» WRITTEN PROBLEM: In the rows from the beginning through the line containing "916 centimetres", change every "shrub" to "bush" and keep everything else the same. Give back only that span.

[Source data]
■ ■ ■ ■

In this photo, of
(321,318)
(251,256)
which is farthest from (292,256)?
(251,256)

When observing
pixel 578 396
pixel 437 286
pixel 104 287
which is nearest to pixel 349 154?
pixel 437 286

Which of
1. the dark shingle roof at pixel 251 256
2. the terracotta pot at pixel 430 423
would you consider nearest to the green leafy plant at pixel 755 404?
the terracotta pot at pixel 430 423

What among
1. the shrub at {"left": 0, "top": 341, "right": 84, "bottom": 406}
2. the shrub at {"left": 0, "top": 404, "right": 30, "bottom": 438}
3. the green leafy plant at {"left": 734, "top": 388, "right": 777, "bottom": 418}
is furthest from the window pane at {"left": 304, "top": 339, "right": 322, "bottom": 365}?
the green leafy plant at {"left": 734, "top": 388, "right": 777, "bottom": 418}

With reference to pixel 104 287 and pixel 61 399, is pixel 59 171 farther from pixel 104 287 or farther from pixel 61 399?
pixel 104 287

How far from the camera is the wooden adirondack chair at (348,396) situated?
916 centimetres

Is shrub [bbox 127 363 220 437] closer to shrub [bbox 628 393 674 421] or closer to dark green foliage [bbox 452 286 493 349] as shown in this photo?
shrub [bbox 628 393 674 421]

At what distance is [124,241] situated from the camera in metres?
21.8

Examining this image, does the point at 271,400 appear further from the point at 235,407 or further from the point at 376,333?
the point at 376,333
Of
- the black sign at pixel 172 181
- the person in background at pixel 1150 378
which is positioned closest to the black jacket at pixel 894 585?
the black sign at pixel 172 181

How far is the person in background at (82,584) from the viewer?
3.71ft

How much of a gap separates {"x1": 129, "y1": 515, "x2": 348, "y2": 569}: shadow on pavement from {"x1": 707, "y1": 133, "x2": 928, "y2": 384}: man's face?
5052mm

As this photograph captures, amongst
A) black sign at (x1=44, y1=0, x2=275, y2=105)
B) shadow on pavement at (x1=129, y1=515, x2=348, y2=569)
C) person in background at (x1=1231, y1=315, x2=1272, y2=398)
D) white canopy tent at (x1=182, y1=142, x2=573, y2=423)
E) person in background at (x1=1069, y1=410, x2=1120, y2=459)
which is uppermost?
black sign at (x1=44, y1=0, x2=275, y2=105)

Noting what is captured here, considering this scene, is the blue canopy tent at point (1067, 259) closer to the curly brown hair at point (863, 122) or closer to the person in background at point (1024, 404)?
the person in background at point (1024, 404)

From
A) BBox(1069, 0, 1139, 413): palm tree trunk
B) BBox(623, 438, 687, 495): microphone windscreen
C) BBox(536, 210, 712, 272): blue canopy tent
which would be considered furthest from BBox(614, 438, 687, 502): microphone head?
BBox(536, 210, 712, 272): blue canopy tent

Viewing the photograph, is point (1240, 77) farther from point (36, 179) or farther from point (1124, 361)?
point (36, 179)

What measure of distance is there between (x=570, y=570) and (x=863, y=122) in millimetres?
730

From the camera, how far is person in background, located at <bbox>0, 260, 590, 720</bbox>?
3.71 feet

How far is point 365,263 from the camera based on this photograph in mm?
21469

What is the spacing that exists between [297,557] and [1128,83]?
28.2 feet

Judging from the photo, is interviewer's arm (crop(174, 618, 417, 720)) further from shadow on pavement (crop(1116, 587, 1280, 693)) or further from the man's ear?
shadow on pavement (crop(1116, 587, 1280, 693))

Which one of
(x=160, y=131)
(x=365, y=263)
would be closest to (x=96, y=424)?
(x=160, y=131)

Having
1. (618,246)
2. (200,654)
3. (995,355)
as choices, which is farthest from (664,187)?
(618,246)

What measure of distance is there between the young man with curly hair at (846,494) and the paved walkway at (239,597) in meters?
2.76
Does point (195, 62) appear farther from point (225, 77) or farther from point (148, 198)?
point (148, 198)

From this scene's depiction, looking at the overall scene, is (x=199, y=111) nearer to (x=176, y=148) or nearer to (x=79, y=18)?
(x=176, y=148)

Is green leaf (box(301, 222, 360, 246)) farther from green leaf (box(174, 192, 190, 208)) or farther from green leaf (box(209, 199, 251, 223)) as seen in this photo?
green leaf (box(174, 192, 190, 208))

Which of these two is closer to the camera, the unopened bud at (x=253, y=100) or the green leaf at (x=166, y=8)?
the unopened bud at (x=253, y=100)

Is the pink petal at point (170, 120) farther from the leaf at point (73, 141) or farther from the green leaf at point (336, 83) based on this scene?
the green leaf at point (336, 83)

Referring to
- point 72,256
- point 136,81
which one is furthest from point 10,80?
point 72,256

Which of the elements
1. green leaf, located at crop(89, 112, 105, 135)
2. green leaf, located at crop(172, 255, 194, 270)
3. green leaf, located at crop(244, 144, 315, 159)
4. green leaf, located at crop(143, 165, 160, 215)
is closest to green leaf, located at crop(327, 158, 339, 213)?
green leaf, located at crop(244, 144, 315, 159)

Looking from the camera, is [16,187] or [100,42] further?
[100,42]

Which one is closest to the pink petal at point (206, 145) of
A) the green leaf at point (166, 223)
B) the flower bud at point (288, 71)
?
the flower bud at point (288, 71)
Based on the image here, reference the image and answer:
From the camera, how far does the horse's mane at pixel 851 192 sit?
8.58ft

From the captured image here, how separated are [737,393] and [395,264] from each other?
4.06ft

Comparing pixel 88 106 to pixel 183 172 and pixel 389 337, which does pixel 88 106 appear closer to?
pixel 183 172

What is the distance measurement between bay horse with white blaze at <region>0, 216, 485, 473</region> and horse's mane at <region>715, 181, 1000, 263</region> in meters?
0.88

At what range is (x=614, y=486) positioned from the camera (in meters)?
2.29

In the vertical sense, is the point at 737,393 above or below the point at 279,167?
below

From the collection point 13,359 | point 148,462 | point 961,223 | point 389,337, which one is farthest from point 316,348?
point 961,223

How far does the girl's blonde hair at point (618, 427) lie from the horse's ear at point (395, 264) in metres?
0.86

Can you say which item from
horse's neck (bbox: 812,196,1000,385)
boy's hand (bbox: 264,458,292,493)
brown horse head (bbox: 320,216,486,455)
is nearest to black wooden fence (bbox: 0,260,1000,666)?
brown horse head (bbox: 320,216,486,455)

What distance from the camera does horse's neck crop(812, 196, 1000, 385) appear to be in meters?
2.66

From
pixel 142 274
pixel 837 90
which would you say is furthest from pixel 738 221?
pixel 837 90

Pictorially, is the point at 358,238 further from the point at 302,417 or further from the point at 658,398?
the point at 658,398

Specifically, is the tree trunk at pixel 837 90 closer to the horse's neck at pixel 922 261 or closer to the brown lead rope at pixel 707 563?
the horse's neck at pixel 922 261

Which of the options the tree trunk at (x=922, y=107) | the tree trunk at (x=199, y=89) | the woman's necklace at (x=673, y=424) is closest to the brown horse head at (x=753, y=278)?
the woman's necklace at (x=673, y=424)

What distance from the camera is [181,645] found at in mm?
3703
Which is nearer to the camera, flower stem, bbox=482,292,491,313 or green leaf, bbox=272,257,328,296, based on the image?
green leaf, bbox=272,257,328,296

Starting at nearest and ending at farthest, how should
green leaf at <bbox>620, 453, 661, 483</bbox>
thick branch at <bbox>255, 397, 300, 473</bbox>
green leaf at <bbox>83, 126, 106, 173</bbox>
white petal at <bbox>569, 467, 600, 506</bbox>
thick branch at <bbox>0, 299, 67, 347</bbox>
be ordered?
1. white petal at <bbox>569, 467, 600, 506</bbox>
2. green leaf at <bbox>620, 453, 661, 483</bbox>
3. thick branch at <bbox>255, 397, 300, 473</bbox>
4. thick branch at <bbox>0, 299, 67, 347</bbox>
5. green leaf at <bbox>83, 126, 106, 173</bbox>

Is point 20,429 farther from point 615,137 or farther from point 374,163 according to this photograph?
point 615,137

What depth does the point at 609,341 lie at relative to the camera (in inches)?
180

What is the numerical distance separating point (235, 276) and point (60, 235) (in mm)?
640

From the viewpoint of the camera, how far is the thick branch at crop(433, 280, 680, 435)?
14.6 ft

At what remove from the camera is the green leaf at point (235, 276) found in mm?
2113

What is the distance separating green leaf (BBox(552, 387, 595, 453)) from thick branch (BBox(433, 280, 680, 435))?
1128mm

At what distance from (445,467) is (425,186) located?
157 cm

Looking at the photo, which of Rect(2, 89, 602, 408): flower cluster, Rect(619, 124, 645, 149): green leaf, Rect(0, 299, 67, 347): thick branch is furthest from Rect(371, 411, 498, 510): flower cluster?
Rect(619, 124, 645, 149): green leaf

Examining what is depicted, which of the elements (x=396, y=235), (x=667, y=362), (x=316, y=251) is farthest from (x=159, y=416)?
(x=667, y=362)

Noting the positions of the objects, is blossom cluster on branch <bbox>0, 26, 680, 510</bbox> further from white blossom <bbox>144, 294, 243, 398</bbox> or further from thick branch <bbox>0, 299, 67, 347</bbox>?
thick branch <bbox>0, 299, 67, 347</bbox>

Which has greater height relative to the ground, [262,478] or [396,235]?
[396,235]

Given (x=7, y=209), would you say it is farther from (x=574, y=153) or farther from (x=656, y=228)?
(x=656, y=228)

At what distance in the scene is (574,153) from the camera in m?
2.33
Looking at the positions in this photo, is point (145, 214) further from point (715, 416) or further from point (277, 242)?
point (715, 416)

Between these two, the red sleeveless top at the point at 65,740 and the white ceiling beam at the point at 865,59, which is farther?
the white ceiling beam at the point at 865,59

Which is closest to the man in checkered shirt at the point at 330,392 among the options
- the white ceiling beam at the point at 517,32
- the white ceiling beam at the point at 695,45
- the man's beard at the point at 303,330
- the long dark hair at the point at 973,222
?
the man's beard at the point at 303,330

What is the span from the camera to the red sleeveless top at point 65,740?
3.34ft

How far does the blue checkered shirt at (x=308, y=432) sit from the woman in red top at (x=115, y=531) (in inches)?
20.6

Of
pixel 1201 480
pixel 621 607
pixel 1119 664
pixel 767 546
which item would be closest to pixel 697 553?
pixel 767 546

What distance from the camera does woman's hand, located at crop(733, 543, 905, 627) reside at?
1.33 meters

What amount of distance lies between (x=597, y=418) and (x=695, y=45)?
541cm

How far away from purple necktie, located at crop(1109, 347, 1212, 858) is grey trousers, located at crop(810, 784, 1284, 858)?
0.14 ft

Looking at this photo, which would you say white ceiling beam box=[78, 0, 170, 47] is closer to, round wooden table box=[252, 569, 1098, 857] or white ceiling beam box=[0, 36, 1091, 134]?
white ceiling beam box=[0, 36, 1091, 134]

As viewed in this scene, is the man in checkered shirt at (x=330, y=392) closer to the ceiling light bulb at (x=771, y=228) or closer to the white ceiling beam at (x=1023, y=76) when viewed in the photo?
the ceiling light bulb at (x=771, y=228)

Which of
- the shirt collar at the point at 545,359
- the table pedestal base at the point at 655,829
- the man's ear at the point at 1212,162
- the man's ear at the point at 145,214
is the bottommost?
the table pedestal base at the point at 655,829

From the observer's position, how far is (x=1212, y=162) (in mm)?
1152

■ ■ ■ ■

» FINISHED EXERCISE:
In this photo, of
(321,318)
(251,256)
which is farthest from (292,256)?
(251,256)

When observing
pixel 578 396
pixel 437 286
pixel 104 287
which is nearest to pixel 349 154?
pixel 437 286

Which of
1. the dark shingle roof at pixel 251 256
2. the terracotta pot at pixel 430 423
would you consider nearest to the green leafy plant at pixel 755 404?
the terracotta pot at pixel 430 423

What among
1. the bush at {"left": 0, "top": 341, "right": 84, "bottom": 406}
2. the bush at {"left": 0, "top": 404, "right": 30, "bottom": 438}
3. the green leafy plant at {"left": 734, "top": 388, "right": 777, "bottom": 418}
is furthest from the window pane at {"left": 304, "top": 339, "right": 322, "bottom": 365}?
the green leafy plant at {"left": 734, "top": 388, "right": 777, "bottom": 418}

With reference to pixel 104 287 and pixel 61 399, is pixel 59 171 farther from pixel 104 287 or farther from pixel 61 399?
pixel 104 287

How far from the camera is the wooden adirondack chair at (348,396) situated?
916 centimetres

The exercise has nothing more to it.